Houston’s downtown Theater District is only a short distance away from the convention center. Several theater venues have separate meeting rooms, including the Wortham Center, home to Houston’s Ballet and Grand Opera, with more than 3,500 seats in two theaters; and the 2,911-seat Jesse H. Jones Hall, where the Houston Symphony performs. 

The city’s sports stadiums offer further options for large conventions and events. The Houston Astros’ Minute Maid Park, just a few blocks from the GRB and Hilton Americas-Houston, leases its 42,000 seats for private events, as well as a 16-room conference center in its historic Union Station building. Home court for the Houston Rockets, the Toyota Center has a 17,000-square-foot arena floor, plus smaller banquet and meeting rooms.

When it comes to stadiums, Reliant Park is ideal for trade shows and sporting events. The complex has a total of 1.6 million sq. ft. of exhibit space in four colossal facilities: Reliant Astrodome (Houston Astrodome), Reliant Stadium, Reliant Arena and Reliant Center, which, along with surrounding grounds and parking areas, span 350 acres.

DALLAS/FORT WORTH METROPLEX

Dallas and Fort Worth are separated by 30 miles of suburbia, making this sprawling urban area the largest metropolitan area in Texas and the fourth largest in the U.S. The two cities complement each other with a unique Texas twist: Dallas’ uptown urban feel compared with Fort Worth’s Wild West heritage. In fact, Fort Worth still sports the nickname “Cowtown,” defined by 19th-century cattle drives daily through the city. 

Both cities, along with some of the growing suburban towns including Arlington, Irving and Plano, provide meeting planners with a wide choice of venues at a reasonable cost. “Meeting planners have been pleased with our affordability and value,” says Phillip Jones, president and CEO of the Dallas Convention & Visitors Bureau. “Texas has a lower cost of living than the East or West coasts, and the cost is significantly less than hosting your meeting in New York, Chicago, Florida or California.”

Dallas  

Amid its glittering skyscrapers, including the landmark Reunion Tower, Dallas is home to some of the Metroplex’s best meeting facilities. With more than one million square feet of space, the Dallas Convention Center has the largest column-free exhibit hall in the U.S., amounting to 203,000 sq. ft., and another 726,700 of contiguous exhibit space.  There are 96 meeting rooms, a 9,800-seat arena and a theater for 1,750 guests.

Flanking one side of this modern facility is architect I.M. Pei’s Dallas City Hall, with a dramatic angled design; and on the other side is one of the world’s largest groupings of bronze statues—in true Texas style—in the adjacent Pioneer Plaza, where dozens of longhorns prance along a stream and re-created cattle trail. A longer walk or a short cab ride leads to other downtown sights, including the Dallas Museum of Art

Home of the Dallas Mavericks basketball team, American Airlines Center on the edge of downtown has 20,000 seats for center-stage events, and smaller meeting rooms holding 200, 100 and 50 seats. Market Hall in the Dallas Market Center is a consumer exhibit hall with more than 200,000 sq. ft.; it’s best known for hosting RV, car and boat shows.

**Entries:**

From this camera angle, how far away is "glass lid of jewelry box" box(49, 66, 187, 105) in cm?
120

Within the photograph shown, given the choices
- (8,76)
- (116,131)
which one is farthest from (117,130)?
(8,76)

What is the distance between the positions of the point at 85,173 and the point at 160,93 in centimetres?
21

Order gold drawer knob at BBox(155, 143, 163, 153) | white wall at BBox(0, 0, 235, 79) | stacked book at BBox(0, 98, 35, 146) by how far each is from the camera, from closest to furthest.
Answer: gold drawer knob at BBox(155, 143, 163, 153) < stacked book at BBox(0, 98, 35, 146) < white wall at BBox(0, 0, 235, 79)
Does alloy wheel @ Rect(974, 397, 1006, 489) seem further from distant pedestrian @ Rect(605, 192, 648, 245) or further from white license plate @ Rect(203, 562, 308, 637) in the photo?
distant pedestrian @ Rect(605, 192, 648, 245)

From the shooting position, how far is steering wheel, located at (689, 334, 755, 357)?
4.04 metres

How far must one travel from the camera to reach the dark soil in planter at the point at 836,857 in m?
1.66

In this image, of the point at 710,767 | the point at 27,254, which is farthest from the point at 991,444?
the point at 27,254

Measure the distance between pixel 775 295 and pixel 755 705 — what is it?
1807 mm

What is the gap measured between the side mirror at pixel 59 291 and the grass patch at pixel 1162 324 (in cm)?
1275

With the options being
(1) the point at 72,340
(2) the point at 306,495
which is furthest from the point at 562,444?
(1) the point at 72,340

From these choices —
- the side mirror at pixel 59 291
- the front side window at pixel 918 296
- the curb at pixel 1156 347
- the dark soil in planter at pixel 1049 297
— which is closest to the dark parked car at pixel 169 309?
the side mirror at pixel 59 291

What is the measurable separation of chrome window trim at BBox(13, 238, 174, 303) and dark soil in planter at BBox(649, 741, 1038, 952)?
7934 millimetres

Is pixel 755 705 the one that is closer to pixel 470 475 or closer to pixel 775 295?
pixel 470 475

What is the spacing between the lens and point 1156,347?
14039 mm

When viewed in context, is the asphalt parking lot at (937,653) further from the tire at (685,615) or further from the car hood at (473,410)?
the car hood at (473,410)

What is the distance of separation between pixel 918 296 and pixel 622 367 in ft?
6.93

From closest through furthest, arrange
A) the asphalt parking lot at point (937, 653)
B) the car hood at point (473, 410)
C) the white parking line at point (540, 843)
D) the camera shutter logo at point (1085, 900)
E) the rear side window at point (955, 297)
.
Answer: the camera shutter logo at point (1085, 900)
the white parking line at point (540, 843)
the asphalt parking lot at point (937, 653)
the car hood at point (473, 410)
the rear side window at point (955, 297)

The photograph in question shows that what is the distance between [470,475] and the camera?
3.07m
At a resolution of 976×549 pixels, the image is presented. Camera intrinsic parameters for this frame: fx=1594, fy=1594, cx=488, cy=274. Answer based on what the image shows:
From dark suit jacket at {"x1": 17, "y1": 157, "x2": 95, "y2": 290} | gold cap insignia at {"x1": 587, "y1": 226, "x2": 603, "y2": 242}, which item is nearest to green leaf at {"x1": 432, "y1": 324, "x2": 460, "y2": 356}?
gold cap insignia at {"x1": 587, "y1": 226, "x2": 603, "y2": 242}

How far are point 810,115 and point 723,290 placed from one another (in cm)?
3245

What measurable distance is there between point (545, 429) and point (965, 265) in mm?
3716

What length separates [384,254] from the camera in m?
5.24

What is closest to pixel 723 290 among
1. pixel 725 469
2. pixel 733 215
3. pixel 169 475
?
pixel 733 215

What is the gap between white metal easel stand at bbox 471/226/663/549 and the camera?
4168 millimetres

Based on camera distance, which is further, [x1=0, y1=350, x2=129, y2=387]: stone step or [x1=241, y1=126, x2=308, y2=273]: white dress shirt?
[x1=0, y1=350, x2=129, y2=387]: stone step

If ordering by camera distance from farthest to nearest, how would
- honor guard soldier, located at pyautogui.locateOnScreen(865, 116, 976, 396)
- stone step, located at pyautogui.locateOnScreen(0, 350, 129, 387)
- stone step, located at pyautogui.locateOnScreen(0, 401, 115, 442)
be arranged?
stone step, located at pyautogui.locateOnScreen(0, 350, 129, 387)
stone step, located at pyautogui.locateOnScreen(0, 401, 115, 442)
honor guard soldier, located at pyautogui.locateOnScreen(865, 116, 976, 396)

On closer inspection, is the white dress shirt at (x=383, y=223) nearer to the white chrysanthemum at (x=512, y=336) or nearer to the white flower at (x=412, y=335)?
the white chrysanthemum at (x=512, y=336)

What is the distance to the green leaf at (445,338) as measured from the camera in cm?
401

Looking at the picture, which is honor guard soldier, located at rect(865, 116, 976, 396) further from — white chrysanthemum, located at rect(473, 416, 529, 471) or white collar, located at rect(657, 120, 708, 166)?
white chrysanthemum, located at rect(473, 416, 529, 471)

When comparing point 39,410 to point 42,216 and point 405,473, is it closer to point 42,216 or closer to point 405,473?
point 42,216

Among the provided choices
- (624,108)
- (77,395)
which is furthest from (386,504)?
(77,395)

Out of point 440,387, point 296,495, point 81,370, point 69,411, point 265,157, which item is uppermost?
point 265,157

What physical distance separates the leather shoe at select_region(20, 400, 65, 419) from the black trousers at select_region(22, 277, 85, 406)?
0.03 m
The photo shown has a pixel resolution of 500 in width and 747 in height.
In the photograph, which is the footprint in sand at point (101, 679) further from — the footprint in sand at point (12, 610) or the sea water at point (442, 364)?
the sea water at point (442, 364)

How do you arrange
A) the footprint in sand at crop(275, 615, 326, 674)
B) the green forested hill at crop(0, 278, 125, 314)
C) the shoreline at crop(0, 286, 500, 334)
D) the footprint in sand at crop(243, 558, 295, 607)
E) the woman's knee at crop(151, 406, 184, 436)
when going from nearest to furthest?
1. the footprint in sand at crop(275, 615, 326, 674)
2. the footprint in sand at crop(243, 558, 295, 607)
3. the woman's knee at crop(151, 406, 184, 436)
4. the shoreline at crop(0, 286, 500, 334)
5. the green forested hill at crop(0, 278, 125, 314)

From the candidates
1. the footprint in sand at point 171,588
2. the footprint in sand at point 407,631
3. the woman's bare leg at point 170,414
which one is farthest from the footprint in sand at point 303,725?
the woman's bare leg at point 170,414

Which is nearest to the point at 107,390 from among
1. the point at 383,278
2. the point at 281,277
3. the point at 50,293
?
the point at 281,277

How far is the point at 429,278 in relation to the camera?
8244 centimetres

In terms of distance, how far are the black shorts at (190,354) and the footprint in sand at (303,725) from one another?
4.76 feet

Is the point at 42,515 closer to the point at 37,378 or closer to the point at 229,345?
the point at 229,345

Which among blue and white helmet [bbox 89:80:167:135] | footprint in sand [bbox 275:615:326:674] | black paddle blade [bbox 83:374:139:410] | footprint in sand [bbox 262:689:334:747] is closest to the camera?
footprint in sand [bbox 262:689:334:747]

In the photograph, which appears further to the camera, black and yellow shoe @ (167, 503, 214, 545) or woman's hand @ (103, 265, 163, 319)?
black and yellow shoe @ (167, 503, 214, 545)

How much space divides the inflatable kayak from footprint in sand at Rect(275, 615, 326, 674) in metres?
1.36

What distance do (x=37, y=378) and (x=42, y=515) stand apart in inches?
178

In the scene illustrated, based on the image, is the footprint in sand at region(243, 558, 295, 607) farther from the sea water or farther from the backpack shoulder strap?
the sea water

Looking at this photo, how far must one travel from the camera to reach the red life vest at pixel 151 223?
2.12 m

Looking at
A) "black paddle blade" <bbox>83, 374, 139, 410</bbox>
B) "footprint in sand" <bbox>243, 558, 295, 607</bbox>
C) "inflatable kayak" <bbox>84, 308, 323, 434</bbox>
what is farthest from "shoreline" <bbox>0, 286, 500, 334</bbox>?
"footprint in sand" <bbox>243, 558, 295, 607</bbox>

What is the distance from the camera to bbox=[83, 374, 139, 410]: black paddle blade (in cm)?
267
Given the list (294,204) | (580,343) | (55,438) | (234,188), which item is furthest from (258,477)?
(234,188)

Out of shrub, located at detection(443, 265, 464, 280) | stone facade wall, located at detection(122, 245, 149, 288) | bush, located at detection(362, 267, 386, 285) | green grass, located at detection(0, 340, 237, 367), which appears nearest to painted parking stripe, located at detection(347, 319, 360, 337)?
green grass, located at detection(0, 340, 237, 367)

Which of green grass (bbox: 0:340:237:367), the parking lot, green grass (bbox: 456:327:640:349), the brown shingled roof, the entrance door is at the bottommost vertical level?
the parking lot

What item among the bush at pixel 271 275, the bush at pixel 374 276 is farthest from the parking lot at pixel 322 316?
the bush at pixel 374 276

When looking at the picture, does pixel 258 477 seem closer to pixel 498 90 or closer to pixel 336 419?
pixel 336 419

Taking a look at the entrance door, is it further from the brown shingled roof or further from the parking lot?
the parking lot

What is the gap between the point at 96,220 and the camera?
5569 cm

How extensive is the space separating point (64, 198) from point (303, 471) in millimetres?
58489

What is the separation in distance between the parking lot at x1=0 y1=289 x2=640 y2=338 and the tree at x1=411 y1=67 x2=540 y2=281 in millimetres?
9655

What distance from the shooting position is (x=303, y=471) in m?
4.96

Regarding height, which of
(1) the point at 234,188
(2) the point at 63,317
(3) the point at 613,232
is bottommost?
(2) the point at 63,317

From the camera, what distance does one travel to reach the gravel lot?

**Work instructions:**
**a)** Quote the lines of the records from the line with "From the candidates" to the line with "8244 centimetres", including both of those lines.
**b)** Write what comes next in the text about Texas convention and meeting venues, picking up after its final sentence.
The records are unrelated to the text about Texas meeting venues.

**Outputs:**
**a)**
From the candidates
1. the footprint in sand at point 171,588
2. the footprint in sand at point 407,631
3. the woman's bare leg at point 170,414
which one is farthest from the footprint in sand at point 303,725?
the woman's bare leg at point 170,414

Which is nearest to the point at 107,390 from among
1. the point at 383,278
2. the point at 281,277
3. the point at 50,293
?
the point at 281,277

How far is the point at 429,278 in relation to the camera?
8244 centimetres

**b)**
Smaller venues for meetings, banquets and luncheons include Edison’s, located one mile south of the convention center, with 15,000 sq. ft. of special-events space. Cityplace’s 42nd-story atrium offers splendid downtown views to add a unique twist to meetings, conferences and other events.

Growth, meanwhile, continues to change the city’s skyline and image. “Dallas today is a lot different from the Dallas in the 1980s with J.R. Ewing,” says Jones, referencing Dallas, the popular CBS television show of the fictional oil-tycoon family. “Dallas is becoming one of the major urban centers in the country because people are moving downtown.” 

New projects include the 1,000-room Dallas Convention Center Hotel, projected to open in 2011, and the multivenue Dallas Center for the Performing Arts, scheduled for a fall debut. With a new opera house, theater and outdoor entertainment, among other venues, it will be one of the largest such complexes in the country.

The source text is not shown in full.